IRAQ: US warplanes bombarded hard core rebel areas of Falluja yesterday as troops hunted insurgents house-to-house in a city already devastated by the ferocity of the military's seven-day onslaught.
The US military says it has taken control of Falluja, but scattered resistance remained yesterday, particularly in southern parts of the city.
Violence that has surged across Iraq's Sunni Muslim region since the US offensive was launched hit Mosul in the north for a fifth day, while there was heavy fighting in Baquba near Baghdad, where US jets dropped 500-pound bombs. Rebels also set fire to oil wells and a pumping station across the north.
The US Marine general who commanded the fight to take Falluja said those who remained were the rebel hard core who would be killed. There was no aid crisis in the city, he said.
"What you're seeing now are some of the hardliners. They seem to be better equipped than some of the earlier ones. We've seen flak jackets on some of them," Maj Gen Richard Natonski told the BBC.
"But we're more determined and we're going to wipe them out," he said.
While US forces have won a military victory, the process of rebuilding Falluja, assisting about 150,000 residents who fled and preparing it for January elections could take months.
Iraq's Red Crescent group sent seven truckloads of food and medicine to the city, but US forces blocked the aid convoy at Falluja's main hospital and said it could not enter. The convoy turned back yesterday after three days of frustration.
"It's our third day here at the hospital and all we have done is receive promises from the Americans," Mr Hassan Rawi, a member of the International Federation of the Red Cross, said.
US commanders say they are working to deliver assistance to the city themselves, and urged any Iraqis needing aid to go to Falluja's main hospital on the western outskirts.
Iraqi interim Prime Minister Iyad Allawi said he did not believe any civilians were killed in the offensive, which has left 38 US soldiers, 6 Iraqi troops and more than 1,200 insurgents dead. But witness accounts contradicted him.
A member of an Iraqi relief committee told Al Jazeera television he saw 22 bodies buried in rubble in Falluja's northern Jolan district on Sunday.
"Of the 22 bodies, five were found in one house as well as two children whose ages did not exceed 15 and a man with an artificial leg," Mr Mohammed Farhan Awad said.
"Some of the bodies we found had been eaten by stray dogs and cats.
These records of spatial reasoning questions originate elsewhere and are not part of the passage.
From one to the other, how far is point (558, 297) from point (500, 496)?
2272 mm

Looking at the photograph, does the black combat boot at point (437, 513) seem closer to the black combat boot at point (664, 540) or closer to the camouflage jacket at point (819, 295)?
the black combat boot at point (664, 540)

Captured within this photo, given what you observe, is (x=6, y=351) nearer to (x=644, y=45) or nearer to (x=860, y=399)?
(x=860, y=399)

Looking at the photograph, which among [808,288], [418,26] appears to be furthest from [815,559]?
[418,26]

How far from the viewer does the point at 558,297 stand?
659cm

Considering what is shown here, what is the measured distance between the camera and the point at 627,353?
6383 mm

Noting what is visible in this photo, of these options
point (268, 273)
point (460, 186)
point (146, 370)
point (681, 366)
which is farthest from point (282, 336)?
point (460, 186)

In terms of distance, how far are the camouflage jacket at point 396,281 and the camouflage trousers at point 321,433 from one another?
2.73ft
It was a very painful sight."
Aid agencies have described the situation as a humanitarian disaster, basing their view on the accounts of refugees who have fled and images broadcast on television.
Meanwhile, two US soldiers were wounded in a car bomb attack on a convoy on the highway leading west from Mosul.
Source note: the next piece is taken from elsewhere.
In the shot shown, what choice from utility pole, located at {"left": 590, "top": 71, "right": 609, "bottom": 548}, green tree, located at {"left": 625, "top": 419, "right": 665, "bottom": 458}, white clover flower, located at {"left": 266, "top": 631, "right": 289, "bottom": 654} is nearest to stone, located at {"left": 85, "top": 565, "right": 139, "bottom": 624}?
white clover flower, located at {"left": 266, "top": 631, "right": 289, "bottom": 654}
"I expect the next few days will bring some hard fighting," US commander Brig Gen Carter Ham said in an email.
"The situation in Mosul is tense, but certainly not desperate."
There were also heavy clashes between US troops and insurgents in Baquba, about 65 kilometres north of Baghdad.
US warplanes dropped two 500-pound bombs on insurgents' positions after rebels overran police stations and attacked other areas of the city.
At least 20 insurgents were killed and four US soldiers were wounded, the US military said.
Another police station in the town of Buhriz, just south of Baquba, was also attacked and the police chief assassinated.
The Labour Party spokesman on foreign affairs, Mr Michael D. Higgins, said: "The refusal by the assaulting powers in Falluja to allow food, water and medicine that has been brought to the relief of the occupants of that city at great risk by the International Red Crescent raises fundamental new questions as to whether the Geneva Conventions. . .and indeed international law itself can survive the Iraq war.
"The laying aside of rules of behaviour established and evolved after the last world war and accepted by the international community will be the legacy of our times and in particular of George Bush and Tony Blair," Mr Higgins said.